毒婦の系譜
salco

世の中男ばかりが悪事を働くと思っていたら、林真須美以来の悪党が
久々に登場とあり、被害者には悪いが、マスコミのヒマ潰しの感があ
った「のりピーネタ」が夜のニュースから一掃されて、私としては喜
ばしい限りだった。
えらく太りじしな縦巻きロールのこの女は男から金を巻き上げた詐欺
容疑で逮捕され、いまだに司法当局を手こずらせているようで、便宜
的に「35歳(34歳もとい)の女」と呼ばれており、公共の電波で
は顔が不分明ながら、笑う口許が何やら山口もえに似ていないでもな
い。
とんかつにも似た「婚活」という、胃液に訴える言葉が流行するほど
巷に女があぶれ、くすんだフェイスと簾の立ったボディーの納めどこ
ろ探しに躍起になっていると話題を提供する折も折、しかしスポーツ
紙に掲載の顔写真は高校生時代とは言え何とも垢ぬけない、こんなラ
ードのマレー熊みたいな生き物に籠絡されねばならぬほど家庭に飢え
ている男が実は多いのかと驚いた次第であった。このにくにくした体
格で相手の垂涎を誘い、空振りさせたのだとしたら、結婚詐欺より肉
感詐欺とでも言う方が妥当な気もする。

この女の周囲で4人もの男が死んでいる。結婚をエサに100万単位
の金を「寸借」しては睡眠薬と練炭で精算したらしいこの女にとって
は、どんな人間ものちのち貸付金の返済を迫って来る厄介なキャッシ
ング・マシーンに過ぎなかったのだろう。

**取り組む課題**
a - 本文でかぎかっこ「」に囲まれている語句をすべて挙げると、何になりますか?
b - 本文の「とんかつにも似た「婚活」という、胃液に訴える言葉が流行するほど」から「ング・マシーンに過ぎなかったのだろう。」まで(両端を含む)を、「睡眠薬」を「毒物」に置き換えて書き直してください。
ここからの資料は、本文とは別の出典によるものです。

**データ抜粋**

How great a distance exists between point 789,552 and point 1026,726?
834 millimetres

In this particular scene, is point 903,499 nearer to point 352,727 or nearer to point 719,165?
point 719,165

**記述回答**
a - のりピーネタ、35歳(34歳もとい)の女、婚活、寸借

b -
とんかつにも似た「婚活」という、胃液に訴える言葉が流行するほど
巷に女があぶれ、くすんだフェイスと簾の立ったボディーの納めどこ
ろ探しに躍起になっていると話題を提供する折も折、しかしスポーツ
紙に掲載の顔写真は高校生時代とは言え何とも垢ぬけない、こんなラ
ードのマレー熊みたいな生き物に籠絡されねばならぬほど家庭に飢え
ている男が実は多いのかと驚いた次第であった。このにくにくした体
格で相手の垂涎を誘い、空振りさせたのだとしたら、結婚詐欺より肉
感詐欺とでも言う方が妥当な気もする。

この女の周囲で4人もの男が死んでいる。結婚をエサに100万単位
の金を「寸借」しては毒物と練炭で精算したらしいこの女にとって
は、どんな人間ものちのち貸付金の返済を迫って来る厄介なキャッシ
ング・マシーンに過ぎなかったのだろう。